We spent the rest of that day enjoying some spectacularly well-earned Kingfishers, trading tales with other ‘survivors’ and watching the others roll in. One team had narrowly avoided careening off a mountain by driving into the only bush on the cliff-edge. Another lost control swerving out of a lorry’s path, flipping the rickshaw on its side and breaking a collarbone in the process. One team came back without a roof.

We finished 11th in the end – 1st place being claimed by a group of three Dutch girls who beat everyone else by a whole day. They also raised the most out of the whole group – around an admirable £20,000 if my memory serves correctly.

The next day all present teams took part in a brilliant ‘victory parade’, hurtling around the city with horns blaring and parts falling off rickshaws all over the shop. True to form several teams broke down, their vehicles having only limped over the finish line in the first place, and they were appropriately ridiculed as others passed by.

__Extracted entries__:
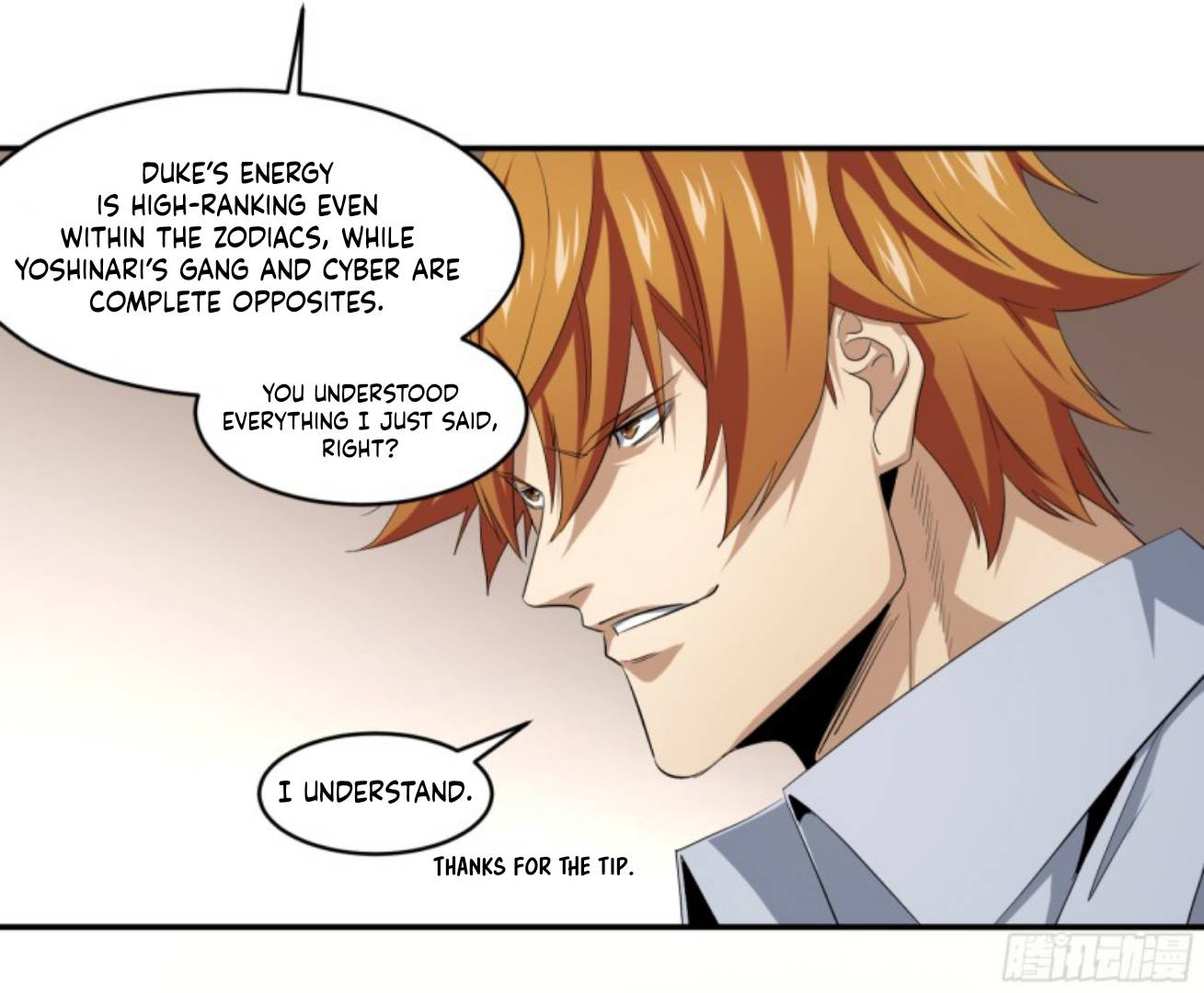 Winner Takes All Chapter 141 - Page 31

==

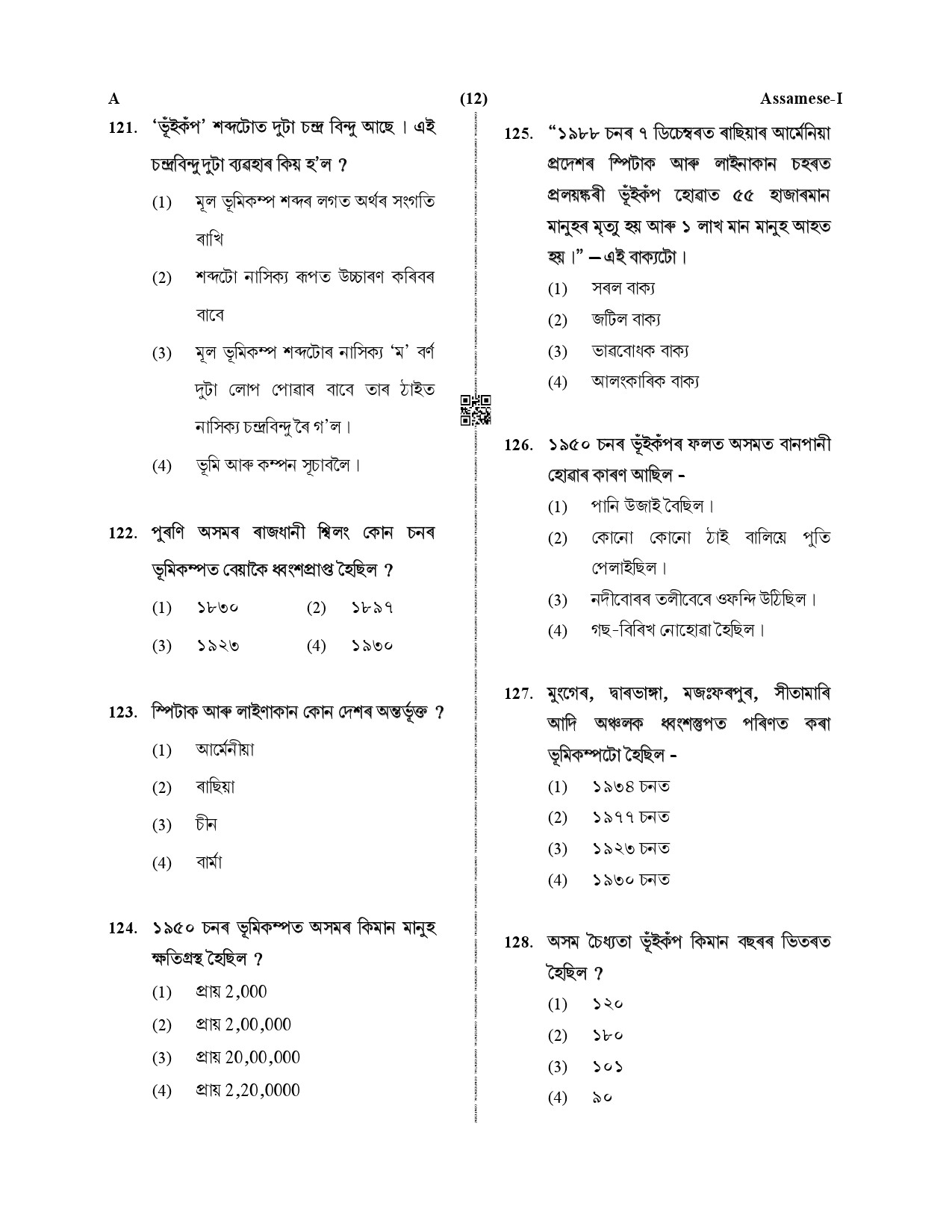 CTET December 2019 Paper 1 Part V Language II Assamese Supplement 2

* * *

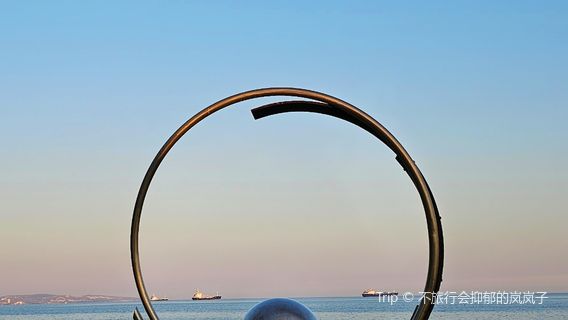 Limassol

__Exercise brief__: From the rickshaw race account, list each mishap described for a single team in the paragraph that begins "We spent the rest of that day."

__Response area__:
- One team narrowly avoided careening off a mountain by driving into the only bush on the cliff-edge.
- Another team lost control swerving out of a lorry's path, flipped the rickshaw on its side, and broke a collarbone.
- One team came back without a roof.